Exercise aim:
How many lines in the entries below contain the word "clump"? Reply with the number alone.

[Start Excerpted records]

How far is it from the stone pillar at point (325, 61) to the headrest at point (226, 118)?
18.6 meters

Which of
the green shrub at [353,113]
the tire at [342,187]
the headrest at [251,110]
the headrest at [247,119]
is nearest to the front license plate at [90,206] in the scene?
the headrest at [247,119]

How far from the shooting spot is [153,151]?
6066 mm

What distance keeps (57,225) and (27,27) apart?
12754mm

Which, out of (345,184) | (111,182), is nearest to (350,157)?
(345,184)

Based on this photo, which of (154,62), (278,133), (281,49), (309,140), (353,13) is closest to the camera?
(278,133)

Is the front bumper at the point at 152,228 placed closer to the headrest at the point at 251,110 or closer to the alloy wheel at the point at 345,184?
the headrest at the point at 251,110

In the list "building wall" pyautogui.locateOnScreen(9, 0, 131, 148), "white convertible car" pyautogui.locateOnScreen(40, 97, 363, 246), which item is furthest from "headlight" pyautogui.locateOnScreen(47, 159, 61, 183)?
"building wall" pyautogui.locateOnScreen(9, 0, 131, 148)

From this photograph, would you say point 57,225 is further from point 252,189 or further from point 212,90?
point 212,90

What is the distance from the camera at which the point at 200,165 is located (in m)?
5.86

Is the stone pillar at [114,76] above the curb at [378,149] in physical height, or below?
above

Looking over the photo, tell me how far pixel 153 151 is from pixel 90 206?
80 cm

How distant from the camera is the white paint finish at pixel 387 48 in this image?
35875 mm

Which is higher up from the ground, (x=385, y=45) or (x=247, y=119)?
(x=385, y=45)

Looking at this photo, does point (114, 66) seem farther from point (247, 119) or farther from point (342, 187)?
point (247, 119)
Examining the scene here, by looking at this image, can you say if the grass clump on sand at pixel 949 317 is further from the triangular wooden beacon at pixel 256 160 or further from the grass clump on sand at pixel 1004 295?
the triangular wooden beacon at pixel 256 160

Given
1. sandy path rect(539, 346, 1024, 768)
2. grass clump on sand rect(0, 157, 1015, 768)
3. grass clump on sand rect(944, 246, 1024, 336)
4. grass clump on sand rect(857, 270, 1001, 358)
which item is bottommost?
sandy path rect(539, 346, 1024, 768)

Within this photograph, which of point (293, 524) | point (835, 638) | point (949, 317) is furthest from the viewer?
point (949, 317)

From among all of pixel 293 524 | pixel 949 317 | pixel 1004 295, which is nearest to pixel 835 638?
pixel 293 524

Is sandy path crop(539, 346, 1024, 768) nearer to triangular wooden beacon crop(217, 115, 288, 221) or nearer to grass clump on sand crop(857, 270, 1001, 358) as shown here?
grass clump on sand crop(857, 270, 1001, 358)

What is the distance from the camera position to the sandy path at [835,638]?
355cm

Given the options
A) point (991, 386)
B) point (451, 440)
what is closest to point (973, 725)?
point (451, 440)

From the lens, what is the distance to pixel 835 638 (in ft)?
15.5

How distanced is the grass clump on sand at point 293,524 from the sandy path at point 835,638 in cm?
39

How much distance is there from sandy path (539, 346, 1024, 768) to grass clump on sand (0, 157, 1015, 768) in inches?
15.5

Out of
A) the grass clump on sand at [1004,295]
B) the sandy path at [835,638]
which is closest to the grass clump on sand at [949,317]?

[End Excerpted records]

Correct result:
10